It’s you and them and one last lonely nibble of something rock hard and not quite identifiable from the bottom of your backpack that smells ever so kindly, gently, of chocolate; they go first but break it and hand you the bigger bite. This my friends, is friendship, of the tried and true, from here to there and back again, hauling the long haul, fist-pumping every bump in the road, squinting into the sun and saying, The heck yes count me in, kind.
I hope you have a clan a tribe a gang a rolodex a contact list backed-up in a desert sky cloud somewhere, a crumpled fist-wad of notebook paper with the scribbled addresses of the chums you’d venture to the depths of all heck or maybe a canyon river with and back, just for the time together.
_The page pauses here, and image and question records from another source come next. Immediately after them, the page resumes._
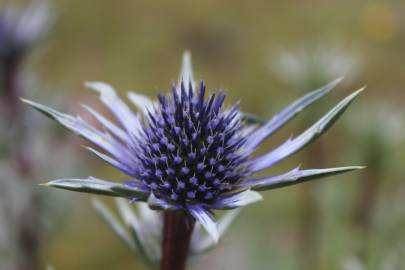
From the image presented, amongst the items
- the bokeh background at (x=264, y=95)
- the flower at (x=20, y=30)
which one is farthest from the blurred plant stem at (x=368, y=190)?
the flower at (x=20, y=30)

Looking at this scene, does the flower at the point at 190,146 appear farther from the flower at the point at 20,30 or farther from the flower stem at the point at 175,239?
the flower at the point at 20,30

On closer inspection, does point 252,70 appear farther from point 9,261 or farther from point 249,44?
point 9,261

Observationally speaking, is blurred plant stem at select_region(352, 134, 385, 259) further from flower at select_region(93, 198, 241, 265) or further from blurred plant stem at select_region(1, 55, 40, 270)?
blurred plant stem at select_region(1, 55, 40, 270)

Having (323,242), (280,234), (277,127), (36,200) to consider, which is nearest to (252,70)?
(280,234)

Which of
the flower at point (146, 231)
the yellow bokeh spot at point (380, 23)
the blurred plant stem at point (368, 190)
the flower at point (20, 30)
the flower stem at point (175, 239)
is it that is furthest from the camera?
the yellow bokeh spot at point (380, 23)

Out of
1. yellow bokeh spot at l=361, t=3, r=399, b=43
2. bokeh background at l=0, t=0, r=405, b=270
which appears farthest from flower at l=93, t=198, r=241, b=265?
yellow bokeh spot at l=361, t=3, r=399, b=43

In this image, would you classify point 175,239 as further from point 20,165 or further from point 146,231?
point 20,165
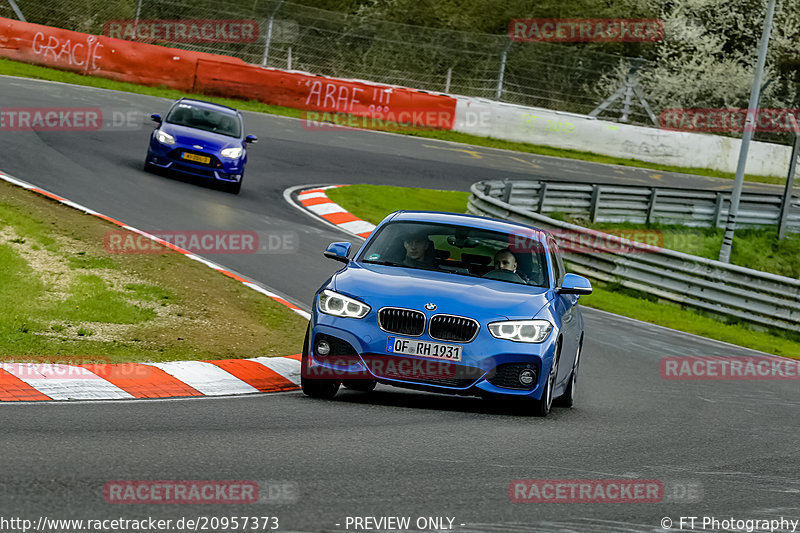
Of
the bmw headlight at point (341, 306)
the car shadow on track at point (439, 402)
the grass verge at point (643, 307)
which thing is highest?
the bmw headlight at point (341, 306)

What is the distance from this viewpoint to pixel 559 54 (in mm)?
40375

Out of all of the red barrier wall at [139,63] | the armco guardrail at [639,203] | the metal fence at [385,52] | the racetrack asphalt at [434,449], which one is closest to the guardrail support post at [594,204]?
the armco guardrail at [639,203]

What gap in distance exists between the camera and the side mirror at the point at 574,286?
959 centimetres

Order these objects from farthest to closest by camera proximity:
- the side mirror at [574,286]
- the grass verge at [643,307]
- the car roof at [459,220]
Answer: the grass verge at [643,307]
the car roof at [459,220]
the side mirror at [574,286]

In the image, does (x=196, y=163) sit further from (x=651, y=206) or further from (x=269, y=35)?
(x=269, y=35)

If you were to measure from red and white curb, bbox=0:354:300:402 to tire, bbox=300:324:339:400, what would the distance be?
0.40 metres

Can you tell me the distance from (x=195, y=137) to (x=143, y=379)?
43.9 ft

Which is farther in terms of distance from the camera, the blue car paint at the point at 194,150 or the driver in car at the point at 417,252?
the blue car paint at the point at 194,150

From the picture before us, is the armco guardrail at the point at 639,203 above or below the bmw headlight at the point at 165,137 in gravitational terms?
below

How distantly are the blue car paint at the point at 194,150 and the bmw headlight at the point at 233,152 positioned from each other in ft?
0.14

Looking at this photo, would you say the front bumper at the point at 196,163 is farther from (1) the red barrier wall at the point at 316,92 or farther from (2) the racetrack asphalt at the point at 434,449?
(1) the red barrier wall at the point at 316,92

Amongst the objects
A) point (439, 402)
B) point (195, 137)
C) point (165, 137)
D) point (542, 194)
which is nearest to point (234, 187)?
point (195, 137)

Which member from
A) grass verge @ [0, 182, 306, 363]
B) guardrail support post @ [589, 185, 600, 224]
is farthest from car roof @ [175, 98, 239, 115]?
guardrail support post @ [589, 185, 600, 224]

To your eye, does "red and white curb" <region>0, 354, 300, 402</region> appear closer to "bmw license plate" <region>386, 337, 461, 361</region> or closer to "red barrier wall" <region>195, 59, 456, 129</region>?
"bmw license plate" <region>386, 337, 461, 361</region>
Just for the smile you get when they wave at what anybody else would point to and call a dead end, a no-go, can’t-be-done, hollering in that weird and kinda embarrassing (good thing we’re the only ones crazy enough to be here) way, Happy Trails!
To which you reply,
To the ends of the earth and back again, my friend.
So here I am the first commenter (or maybe not anymore as it’s taking me awhile to write this) on this amazing ramble and I can’t not comment. Here’s what I was thinking as I read this with glee- OMG I wish the old Mountain Gazette (circa editor M. John Fayhee) was still in existence. Your pieces are such a fit for that generation of that magazine’s vibe and attitude, which I miss desperately at times. Humor, satire, generally strong writing, writers and artists pushing buttons and boundaries. I hope you had a chance to read an issue or two and I hope you enjoyed them. Your writing is so crafted / ‘not crafted’ and so ‘muscular’ as my writer husband/rafting partner would put it. Such a ride, and this piece no exception.
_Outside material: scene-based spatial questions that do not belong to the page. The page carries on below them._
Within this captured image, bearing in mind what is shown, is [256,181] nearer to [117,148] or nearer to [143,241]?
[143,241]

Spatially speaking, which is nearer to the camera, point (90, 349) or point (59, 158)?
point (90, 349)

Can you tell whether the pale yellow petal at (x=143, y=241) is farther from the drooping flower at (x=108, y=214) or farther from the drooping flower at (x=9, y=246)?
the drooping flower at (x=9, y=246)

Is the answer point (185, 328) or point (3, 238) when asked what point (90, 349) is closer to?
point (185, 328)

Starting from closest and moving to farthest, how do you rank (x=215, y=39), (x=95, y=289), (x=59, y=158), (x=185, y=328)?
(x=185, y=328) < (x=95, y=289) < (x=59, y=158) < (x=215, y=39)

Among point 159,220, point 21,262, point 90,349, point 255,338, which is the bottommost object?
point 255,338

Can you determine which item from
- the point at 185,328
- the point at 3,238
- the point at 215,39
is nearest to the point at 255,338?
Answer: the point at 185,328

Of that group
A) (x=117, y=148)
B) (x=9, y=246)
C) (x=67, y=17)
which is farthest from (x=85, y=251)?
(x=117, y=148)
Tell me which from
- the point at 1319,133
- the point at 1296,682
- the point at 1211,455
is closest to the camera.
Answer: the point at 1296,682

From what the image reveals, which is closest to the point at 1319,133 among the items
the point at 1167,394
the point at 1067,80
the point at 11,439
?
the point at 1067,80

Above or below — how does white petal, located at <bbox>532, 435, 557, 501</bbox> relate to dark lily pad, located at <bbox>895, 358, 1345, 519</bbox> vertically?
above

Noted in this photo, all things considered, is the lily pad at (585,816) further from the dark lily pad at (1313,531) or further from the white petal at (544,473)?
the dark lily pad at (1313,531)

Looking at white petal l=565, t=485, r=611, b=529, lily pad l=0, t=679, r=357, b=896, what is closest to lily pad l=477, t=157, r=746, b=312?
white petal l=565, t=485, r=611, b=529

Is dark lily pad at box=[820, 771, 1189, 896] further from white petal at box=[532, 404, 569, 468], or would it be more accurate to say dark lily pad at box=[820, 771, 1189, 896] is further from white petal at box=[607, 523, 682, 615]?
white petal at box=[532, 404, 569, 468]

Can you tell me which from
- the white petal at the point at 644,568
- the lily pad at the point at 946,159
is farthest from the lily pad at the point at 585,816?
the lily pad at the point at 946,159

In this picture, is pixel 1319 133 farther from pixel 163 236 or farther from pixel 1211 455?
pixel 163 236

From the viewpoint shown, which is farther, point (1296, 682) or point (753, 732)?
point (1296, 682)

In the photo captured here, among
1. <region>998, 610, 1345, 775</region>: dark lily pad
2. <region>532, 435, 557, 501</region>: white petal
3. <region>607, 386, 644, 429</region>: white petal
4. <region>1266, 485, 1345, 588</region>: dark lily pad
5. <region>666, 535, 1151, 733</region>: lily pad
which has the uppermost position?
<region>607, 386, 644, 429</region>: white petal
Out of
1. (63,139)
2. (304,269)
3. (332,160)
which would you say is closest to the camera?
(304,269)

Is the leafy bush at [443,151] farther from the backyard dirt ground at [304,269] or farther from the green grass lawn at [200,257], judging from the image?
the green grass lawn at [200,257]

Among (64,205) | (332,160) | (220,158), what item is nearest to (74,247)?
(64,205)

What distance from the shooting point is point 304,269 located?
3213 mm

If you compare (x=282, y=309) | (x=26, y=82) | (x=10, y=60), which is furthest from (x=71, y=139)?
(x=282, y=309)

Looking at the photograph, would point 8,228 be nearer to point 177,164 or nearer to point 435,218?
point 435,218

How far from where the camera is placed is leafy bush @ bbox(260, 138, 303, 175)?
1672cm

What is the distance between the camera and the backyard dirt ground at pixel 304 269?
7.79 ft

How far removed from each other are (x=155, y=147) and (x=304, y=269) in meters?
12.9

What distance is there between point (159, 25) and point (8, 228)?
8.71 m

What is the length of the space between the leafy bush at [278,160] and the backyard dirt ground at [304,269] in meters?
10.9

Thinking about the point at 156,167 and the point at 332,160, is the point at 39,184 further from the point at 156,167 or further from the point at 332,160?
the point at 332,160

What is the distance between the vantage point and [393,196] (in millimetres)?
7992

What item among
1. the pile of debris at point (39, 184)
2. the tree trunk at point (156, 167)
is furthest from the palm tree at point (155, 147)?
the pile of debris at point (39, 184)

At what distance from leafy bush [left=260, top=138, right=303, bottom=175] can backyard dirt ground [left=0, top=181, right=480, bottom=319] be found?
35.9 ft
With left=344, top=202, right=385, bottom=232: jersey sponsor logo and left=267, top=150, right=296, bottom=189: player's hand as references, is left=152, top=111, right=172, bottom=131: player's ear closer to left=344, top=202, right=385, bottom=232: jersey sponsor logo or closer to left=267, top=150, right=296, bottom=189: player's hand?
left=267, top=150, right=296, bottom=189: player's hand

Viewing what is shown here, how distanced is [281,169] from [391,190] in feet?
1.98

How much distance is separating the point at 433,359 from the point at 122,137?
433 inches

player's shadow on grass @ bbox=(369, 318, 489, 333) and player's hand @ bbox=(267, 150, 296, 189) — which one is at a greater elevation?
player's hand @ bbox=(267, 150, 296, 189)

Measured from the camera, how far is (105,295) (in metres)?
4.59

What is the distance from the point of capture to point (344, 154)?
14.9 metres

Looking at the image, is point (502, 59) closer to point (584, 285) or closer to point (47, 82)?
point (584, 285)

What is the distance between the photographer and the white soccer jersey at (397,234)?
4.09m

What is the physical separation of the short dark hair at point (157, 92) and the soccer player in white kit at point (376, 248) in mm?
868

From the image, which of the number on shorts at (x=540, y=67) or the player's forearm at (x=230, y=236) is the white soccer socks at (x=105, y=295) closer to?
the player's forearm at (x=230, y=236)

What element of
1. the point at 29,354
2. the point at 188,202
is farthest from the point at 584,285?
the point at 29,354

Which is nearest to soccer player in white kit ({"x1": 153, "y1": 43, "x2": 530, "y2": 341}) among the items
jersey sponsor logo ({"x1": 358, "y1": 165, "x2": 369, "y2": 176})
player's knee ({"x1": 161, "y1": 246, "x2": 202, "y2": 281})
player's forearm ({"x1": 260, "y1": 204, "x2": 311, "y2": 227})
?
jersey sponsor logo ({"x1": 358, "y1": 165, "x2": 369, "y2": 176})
Anyway, thanks! Always a delight to read.
An amazing piece of writing! I read it over three times to get the full spirit, and think I got it. In particular, though this is only a small part of the piece, I loved the use of "scree", a word I have used a lot, and whose essence I understand, having skated down many a scree slope. Talus, scree, and all the rest, this is a lovely essay, and you are a talented writer.